Please ensure if you are setting ``MASTER_PORT`` that the port you're setting it to is not used anywhere else in your scripts. Otherwise,
you can leave ``MASTER_PORT`` unset, and torchrun will set the default port for you.


Frequently Asked Questions (FAQ)
--------------------------------

What is the difference between PJRT and Neuron Runtime?
^^^^^^^^^^^^^^^^^^^^^^^^^^^^^^^^^^^^^^^^^^^^^^^^^^^^^^^
PJRT is a separate runtime than Neuron Runtime. Both runtimes will be used by Neuron SDK to support PyTorch Neuron 2.0 Beta.

Do I need to recompile my models with PyTorch 2.0?
^^^^^^^^^^^^^^^^^^^^^^^^^^^^^^^^^^^^^^^^^^^^^^^^^^
Yes.

Do I need to update my scripts for PyTorch 2.0?
^^^^^^^^^^^^^^^^^^^^^^^^^^^^^^^^^^^^^^^^^^^^^^^
Yes, script changes might be needed in Beta support. Please see the :ref:`migration guide <migrate_to_pytorch_2_0>`

What environment variables will be changed with PJRT?
^^^^^^^^^^^^^^^^^^^^^^^^^^^^^^^^^^^^^^^^^^^^^^^^^^^^^
Any of the previous XRT or libtpu.so environment variables that start with ``XRT`` or ``TPU`` (ex:- TPU_NUM_DEVICES) can be removed from scripts.
``PJRT_DEVICE`` is the new environment variable to control your compute device, by default it will be set to ``NEURON``.
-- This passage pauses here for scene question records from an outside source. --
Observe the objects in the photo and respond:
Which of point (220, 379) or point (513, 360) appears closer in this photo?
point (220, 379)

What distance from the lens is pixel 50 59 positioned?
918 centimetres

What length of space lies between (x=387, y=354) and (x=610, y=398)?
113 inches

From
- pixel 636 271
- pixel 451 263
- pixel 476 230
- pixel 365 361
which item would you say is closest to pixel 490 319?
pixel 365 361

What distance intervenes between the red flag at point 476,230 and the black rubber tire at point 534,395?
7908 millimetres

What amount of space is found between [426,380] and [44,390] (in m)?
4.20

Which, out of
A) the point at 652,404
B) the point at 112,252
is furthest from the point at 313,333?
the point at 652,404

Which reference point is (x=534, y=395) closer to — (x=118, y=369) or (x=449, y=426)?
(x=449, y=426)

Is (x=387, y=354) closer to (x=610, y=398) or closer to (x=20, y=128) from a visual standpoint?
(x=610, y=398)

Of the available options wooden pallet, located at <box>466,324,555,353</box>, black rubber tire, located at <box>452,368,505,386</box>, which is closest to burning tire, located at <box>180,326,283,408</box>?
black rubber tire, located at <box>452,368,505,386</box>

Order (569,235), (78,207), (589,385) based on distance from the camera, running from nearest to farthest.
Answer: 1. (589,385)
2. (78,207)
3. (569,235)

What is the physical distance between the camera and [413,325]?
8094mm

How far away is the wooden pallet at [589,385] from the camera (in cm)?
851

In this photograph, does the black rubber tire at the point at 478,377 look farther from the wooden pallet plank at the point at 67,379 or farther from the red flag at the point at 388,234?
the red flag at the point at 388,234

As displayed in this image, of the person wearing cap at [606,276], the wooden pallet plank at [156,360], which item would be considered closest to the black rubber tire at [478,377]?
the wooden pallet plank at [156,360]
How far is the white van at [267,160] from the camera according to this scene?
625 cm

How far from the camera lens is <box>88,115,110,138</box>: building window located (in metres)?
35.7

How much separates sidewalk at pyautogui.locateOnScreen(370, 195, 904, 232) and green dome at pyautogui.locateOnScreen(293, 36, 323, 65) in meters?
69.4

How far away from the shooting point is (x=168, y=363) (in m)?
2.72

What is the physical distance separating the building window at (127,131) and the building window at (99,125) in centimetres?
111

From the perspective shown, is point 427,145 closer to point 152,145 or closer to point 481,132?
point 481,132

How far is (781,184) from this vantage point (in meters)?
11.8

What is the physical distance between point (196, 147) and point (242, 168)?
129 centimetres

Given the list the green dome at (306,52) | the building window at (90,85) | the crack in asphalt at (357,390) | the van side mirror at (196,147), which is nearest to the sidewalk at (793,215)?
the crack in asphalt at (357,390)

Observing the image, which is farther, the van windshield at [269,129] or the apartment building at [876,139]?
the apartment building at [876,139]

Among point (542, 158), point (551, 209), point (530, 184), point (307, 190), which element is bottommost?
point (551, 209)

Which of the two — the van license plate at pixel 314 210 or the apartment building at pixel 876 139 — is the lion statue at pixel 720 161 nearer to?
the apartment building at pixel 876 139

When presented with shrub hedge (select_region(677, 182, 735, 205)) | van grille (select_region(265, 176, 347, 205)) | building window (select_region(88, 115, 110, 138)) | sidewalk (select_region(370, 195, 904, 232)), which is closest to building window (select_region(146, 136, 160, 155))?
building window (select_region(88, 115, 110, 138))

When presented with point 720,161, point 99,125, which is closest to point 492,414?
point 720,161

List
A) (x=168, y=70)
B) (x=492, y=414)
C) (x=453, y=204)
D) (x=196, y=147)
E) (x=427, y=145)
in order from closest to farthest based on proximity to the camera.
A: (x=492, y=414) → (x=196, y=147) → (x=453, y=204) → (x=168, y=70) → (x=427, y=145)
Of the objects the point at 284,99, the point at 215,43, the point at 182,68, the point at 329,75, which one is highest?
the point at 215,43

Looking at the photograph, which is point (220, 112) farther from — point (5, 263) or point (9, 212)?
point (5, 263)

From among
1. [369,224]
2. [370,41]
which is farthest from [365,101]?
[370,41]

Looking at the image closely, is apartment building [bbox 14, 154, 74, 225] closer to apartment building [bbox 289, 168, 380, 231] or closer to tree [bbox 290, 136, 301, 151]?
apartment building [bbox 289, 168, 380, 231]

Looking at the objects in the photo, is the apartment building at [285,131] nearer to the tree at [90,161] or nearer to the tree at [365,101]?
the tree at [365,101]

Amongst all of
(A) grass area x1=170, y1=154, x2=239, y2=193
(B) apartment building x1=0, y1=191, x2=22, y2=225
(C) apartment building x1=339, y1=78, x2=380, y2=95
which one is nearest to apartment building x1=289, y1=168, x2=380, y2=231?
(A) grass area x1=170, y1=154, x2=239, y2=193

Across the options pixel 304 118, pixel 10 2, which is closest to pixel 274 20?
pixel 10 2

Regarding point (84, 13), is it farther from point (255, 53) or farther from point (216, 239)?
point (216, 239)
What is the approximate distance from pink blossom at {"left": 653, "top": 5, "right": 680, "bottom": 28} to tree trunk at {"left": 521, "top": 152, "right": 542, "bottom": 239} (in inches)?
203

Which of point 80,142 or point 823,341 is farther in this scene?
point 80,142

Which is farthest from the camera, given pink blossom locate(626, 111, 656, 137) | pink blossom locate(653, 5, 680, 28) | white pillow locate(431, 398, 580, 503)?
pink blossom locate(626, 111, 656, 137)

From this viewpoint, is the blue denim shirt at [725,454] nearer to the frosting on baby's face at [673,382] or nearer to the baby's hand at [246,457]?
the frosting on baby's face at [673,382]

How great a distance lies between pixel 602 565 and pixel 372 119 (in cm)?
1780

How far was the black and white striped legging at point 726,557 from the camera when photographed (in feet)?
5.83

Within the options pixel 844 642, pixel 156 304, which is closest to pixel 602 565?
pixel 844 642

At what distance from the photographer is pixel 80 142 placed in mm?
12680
What features will be missing with PyTorch Neuron 2.0 Beta?
^^^^^^^^^^^^^^^^^^^^^^^^^^^^^^^^^^^^^^^^^^^^^^^^^^^^^^^^^^^
Because Neuron support for PyTorch 2.0 is still in beta, we have some missing features from PyTorch Neuron 1.13 that we expect to have available in future Neuron release. 
The following features are not currently available in PyTorch Neuron 2.0 Beta :

* NEURON_FRAMEWORK_DEBUG: :ref:`torch-neuronx-snapshotting`
* HLO Snapshotting: :ref:`torch-neuronx-snapshotting`
* Neuron Profiler in torch_neuronx: :ref:`pytorch-neuronx-debug`
* Analyze command with neuron_parallel_compile: :ref:`pytorch-neuronx-parallel-compile-cli`

Can I use Neuron Distributed and Transformers Neuron libraries with PyTorch Neuron 2.0 Beta?
^^^^^^^^^^^^^^^^^^^^^^^^^^^^^^^^^^^^^^^^^^^^^^^^^^^^^^^^^^^^^^^^^^^^^^^^^^^^^^^^^^^^^^^^^^^^
Yes, please note that they will be considered Beta if using them with PyTorch Neuron 2.0 Beta.

Can I still use PyTorch 1.13 version?
^^^^^^^^^^^^^^^^^^^^^^^^^^^^^^^^^^^^^
Yes, PyTorch 1.13 will continue to be supported.